Python optimization (was Python's "only one way to do it" philosophy isn't good?)

Mon Jun 11 03:27:35 EDT 2007

>    It's hard to optimize Python code well without global analysis.
> The problem is that you have to make sure that a long list of "wierd
> things", like modifying code or variables via getattr/setattr, aren't
> happening before doing significant optimizations.  Without that,
> you're doomed to a slow implementation like CPython.
> 
>    ShedSkin, which imposes some restrictions, is on the right track here.
> The __slots__ feature is useful but doesn't go far enough.
> 
>    I'd suggest defining "simpleobject" as the base class, instead of 
> "object",
> which would become a derived class of "simpleobject".   Objects descended
> directly from "simpleobject" would have the following restrictions:
> 
>     - "getattr" and "setattr" are not available (as with __slots__)
>     - All class member variables must be initialized in __init__, or
>       in functions called by __init__.  The effect is like __slots__,
>       but you don't have to explictly write declarations.
>     - Class members are implicitly typed with the type of the first
>       thing assigned to them.  This is the ShedSkin rule.  It might
>       be useful to allow assignments like
> 
>         self.str = None(string)
> 
>       to indicate that a slot holds strings, but currently has the null
>       string.
>     - Function members cannot be modified after declaration.  Subclassing
>       is fine, but replacing a function member via assignment is not.
>       This allows inlining of function calls to small functions, which
>       is a big win.
>     - Private function members (self._foo and self.__foo) really are
>       private and are not callable outside the class definition.
> 
> You get the idea.  This basically means that "simpleobject" objects have
> roughly the same restrictions as C++ objects, for which heavy compile time
> optimization is possible.  Most Python classes already qualify for
> "simpleobject".  And this approach doesn't require un-Pythonic stuff like
> declarations or extra "decorators".
> 
> With this, the heavy optimizations are possible.  Strength reduction.  
> Hoisting
> common subexpressious out of loops.  Hoisting reference count updates 
> out of
> loops.  Keeping frequently used variables in registers.  And elimination of
> many unnecessary dictionary lookups.

I won't give you the "prove it by doing it"-talk. It's to cheap.

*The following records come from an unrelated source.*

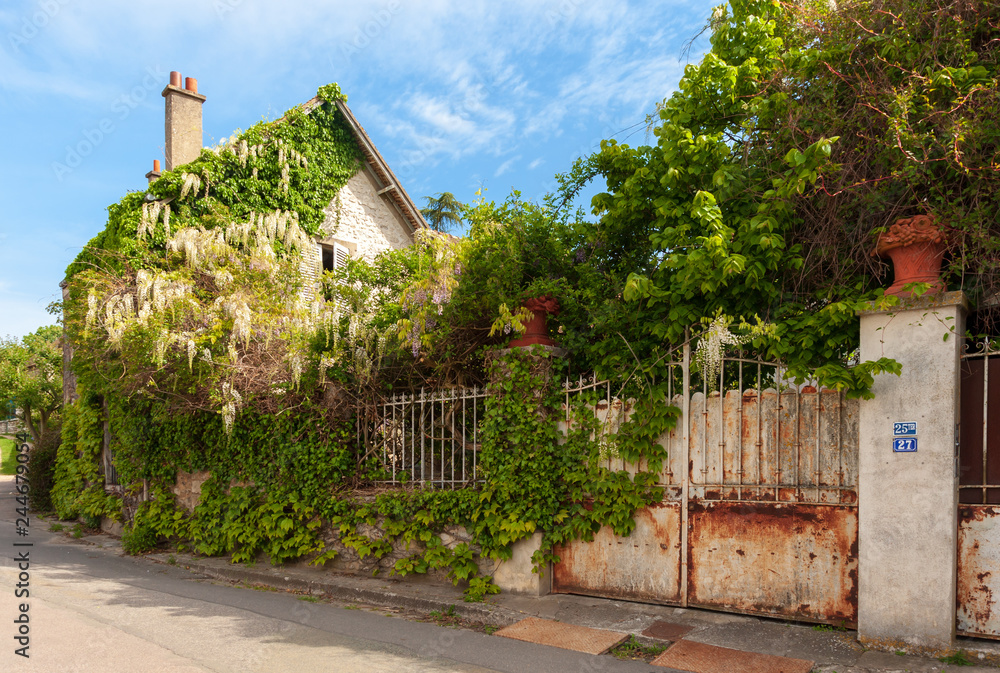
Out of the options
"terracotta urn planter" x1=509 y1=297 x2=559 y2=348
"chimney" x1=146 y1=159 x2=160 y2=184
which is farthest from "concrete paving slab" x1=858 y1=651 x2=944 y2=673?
"chimney" x1=146 y1=159 x2=160 y2=184

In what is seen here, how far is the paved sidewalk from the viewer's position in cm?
470

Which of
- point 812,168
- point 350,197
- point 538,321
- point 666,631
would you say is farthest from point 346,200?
point 666,631

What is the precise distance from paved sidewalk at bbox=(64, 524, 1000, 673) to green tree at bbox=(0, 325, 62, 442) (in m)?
15.9

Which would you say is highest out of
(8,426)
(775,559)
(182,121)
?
(182,121)

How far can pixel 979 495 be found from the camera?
4.91 meters

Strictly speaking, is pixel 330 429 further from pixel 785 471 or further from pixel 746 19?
pixel 746 19

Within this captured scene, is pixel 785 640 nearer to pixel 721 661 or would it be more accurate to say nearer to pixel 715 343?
pixel 721 661

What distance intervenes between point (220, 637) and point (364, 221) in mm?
11538

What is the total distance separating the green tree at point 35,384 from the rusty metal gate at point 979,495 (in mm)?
21593

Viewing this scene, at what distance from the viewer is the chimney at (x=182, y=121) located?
565 inches

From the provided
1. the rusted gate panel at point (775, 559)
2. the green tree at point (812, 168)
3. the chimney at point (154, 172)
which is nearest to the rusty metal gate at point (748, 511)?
the rusted gate panel at point (775, 559)

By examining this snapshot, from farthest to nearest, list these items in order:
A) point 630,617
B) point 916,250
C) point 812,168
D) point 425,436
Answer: point 425,436 < point 630,617 < point 812,168 < point 916,250

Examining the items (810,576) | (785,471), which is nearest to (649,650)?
(810,576)

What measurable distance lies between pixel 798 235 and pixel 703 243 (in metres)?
0.90
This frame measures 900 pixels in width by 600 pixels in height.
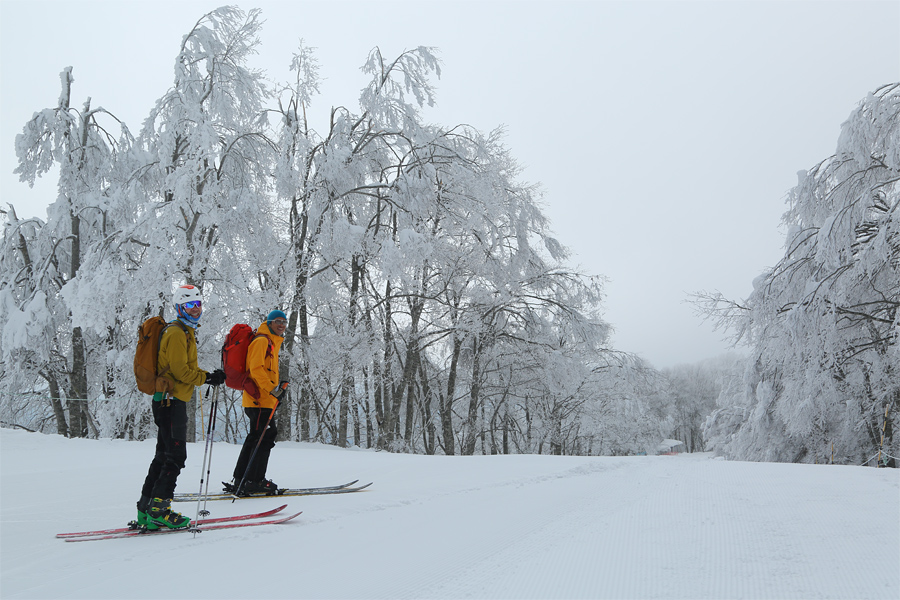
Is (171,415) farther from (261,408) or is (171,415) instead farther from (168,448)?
(261,408)

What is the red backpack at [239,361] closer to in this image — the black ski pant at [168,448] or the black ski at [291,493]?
the black ski at [291,493]

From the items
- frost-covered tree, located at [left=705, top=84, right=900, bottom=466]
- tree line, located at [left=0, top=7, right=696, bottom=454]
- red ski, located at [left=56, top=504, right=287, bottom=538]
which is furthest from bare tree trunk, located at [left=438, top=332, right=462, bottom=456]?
red ski, located at [left=56, top=504, right=287, bottom=538]

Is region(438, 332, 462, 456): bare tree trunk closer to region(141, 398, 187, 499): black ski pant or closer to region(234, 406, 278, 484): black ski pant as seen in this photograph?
region(234, 406, 278, 484): black ski pant

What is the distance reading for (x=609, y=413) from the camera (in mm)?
28438

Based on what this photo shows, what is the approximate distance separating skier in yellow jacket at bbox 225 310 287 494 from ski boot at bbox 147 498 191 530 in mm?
1173

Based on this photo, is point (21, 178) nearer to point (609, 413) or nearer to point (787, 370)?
point (787, 370)

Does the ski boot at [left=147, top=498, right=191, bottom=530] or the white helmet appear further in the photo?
the white helmet

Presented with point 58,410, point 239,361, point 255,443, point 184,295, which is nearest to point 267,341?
point 239,361

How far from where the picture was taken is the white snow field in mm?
2537

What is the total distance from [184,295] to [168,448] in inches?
42.0

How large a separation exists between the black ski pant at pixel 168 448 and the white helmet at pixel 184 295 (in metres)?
0.69

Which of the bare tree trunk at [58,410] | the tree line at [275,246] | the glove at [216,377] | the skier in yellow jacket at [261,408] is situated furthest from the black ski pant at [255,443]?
the bare tree trunk at [58,410]

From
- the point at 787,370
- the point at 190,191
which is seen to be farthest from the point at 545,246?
the point at 190,191

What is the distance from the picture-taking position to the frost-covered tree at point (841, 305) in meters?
10.5
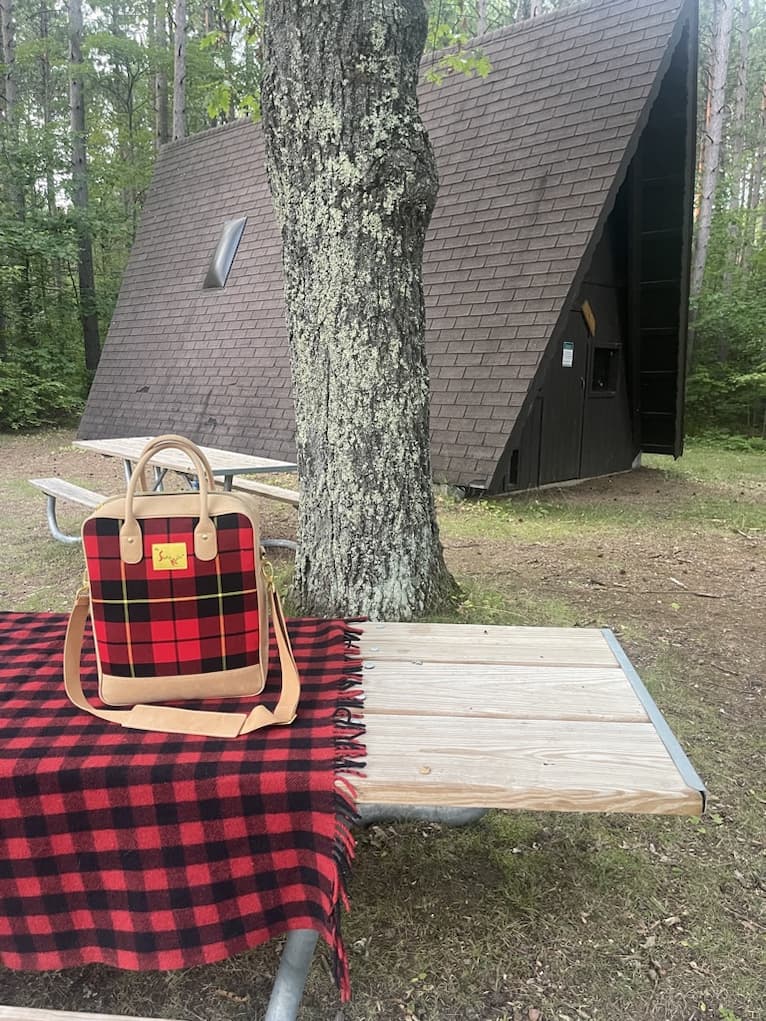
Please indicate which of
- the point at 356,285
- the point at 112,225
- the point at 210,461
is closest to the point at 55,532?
the point at 210,461

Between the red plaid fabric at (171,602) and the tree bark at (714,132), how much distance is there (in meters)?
16.8

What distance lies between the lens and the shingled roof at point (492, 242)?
7.19m

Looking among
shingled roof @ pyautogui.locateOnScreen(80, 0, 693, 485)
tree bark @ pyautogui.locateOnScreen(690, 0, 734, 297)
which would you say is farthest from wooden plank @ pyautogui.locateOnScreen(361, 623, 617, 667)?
tree bark @ pyautogui.locateOnScreen(690, 0, 734, 297)

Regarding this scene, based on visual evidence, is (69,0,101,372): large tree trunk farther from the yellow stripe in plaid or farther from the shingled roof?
the yellow stripe in plaid

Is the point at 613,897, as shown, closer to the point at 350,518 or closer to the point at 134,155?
the point at 350,518

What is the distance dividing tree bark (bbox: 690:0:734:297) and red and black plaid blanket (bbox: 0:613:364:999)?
17.1 m

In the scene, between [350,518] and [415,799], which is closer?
[415,799]

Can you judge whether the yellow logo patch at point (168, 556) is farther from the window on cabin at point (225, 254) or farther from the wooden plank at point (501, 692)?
the window on cabin at point (225, 254)

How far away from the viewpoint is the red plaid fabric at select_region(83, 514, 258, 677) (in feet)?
5.18

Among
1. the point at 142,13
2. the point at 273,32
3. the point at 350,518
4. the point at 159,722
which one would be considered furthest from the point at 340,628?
the point at 142,13

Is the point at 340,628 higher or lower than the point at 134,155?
lower

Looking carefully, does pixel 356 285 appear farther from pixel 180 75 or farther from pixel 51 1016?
pixel 180 75

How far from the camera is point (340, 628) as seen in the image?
2.19 m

Instead I'd like to say why I don't think that this will buy you much 
performance-wise: it's a local optimization only. All it can and will do 
is to optimize lookups and storage of attributes - either functions or 
values - and calls to methods from within one specialobject. As long as 
expressions stay in their own "soup", things might be ok.

The very moment you mix this with "regular", no-strings-attached python 
code, you have to have the full dynamic machinery in place + you need 
tons of guarding statements in the optimized code to prevent access 
violations.

So in the end, I seriously doubt the performance gains are noticable. 
Instead I'd rather take the pyrex-road, which can go even further 
optimizing with some more declarations. But then I at least know exactly 
where the boundaries are. As does the compiler.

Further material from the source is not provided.